大学だけではありません。あらゆる教育の場で、人と人との交流が断たれました。多感な子どもたちや若い学生たちにとってこのパンデミックが、心の健康や学びに多大な影響を与えたことは間違いありません。

 そして、「三密」(密閉・密集・密接)を避け、顔を合わせての交流が失われる中、10代、20代などの若者の自殺者数が増加傾向にあることが社会的に懸念されました。

 日本は、世界的にも自殺死亡率が高い国であることが知られています。そして、厚生労働省が発表している自殺の統計を見てみると、パンデミック前の2019年(令和元年)の日本での自殺者数は2万169人で、このうち男性が1万4078人と、自殺者のおよそ7割を占めています。2004年からの統計を見る限りでは、女性よりも男性の自殺者が多い傾向は毎年見られます。

 自殺はなぜ男性に多いのでしょうか?

 様々な理由が報告されていますが、主には男性がもつ生物学的な特徴と、男性を取り巻く社会背景が影響していると考えられています。

 例えば古くからいわれているのは、問題に直面した際に男性の方が敵対的、攻撃的、衝動的な行動をとる傾向があるというものです。つまり、自殺しようと考えた際に、男性は、確実に死に至る方法を取る傾向があると一般的にいわれており、完遂した自殺が女性より2倍多いなどの男女差があります。

ストレスとの付き合い方

 同じトラブルを経験しても、精神的な負担や、身体、健康に及ぼす影響の度合いは、人によって異なります。これは、受けたストレスを効果的に低減できるかが、その人のおかれた状況や資質によって異なるからだと考えられています。

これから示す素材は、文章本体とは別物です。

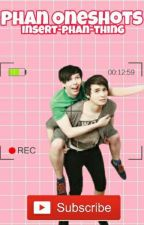 Phan Oneshots by insert-phan-thing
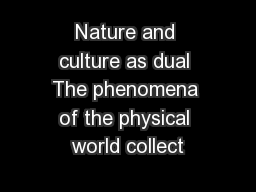 Nature and culture as dual The phenomena of the physical world collect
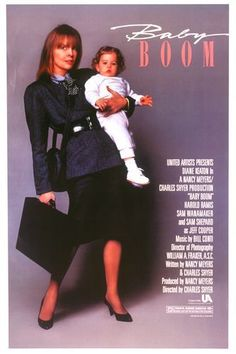 Baby Boom - loved, loved, loved this movie. I wanted to move to Vermont and make applesauce.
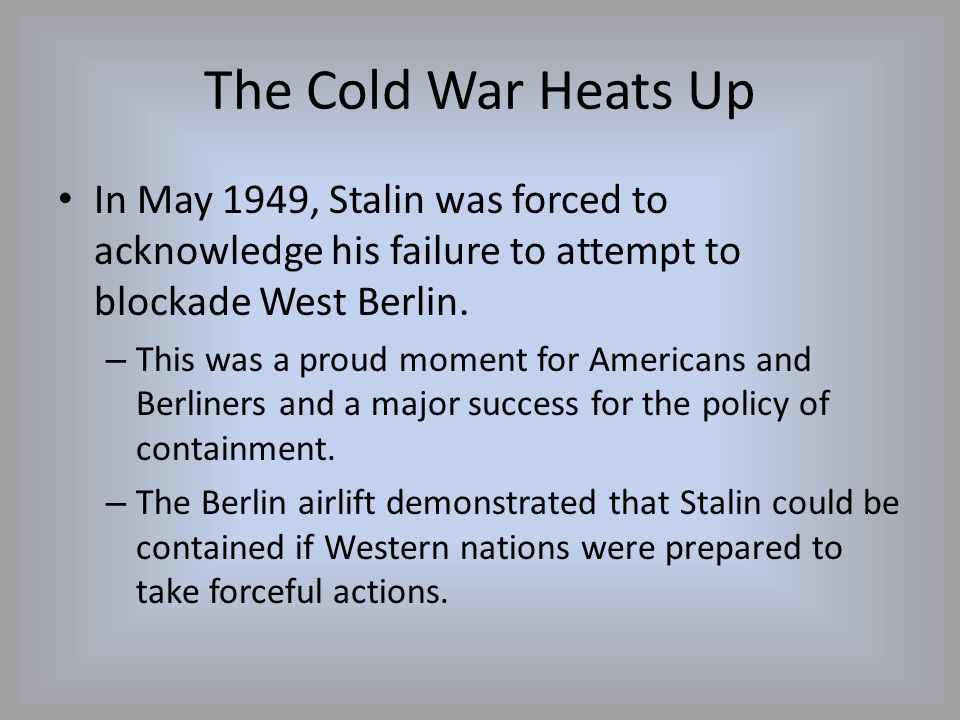 The Cold War Heats Up In May 1949, Stalin was forced to acknowledge his failure to attempt to blockade West Berlin. – This was a proud moment for Amer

 ストレスを感じた際に、うまく対処しようとする行動をストレスコーピングといい、ストレスへの対処方法にも男女差があるといわれています。

 2004年から2014年にかけて、ストレスの対処行動と男女差について、日本で大規模な調査が行われています。この研究では、35歳から69歳の日本人男女7万9580人に対して、ストレスの自覚とその対処方法を調査しています。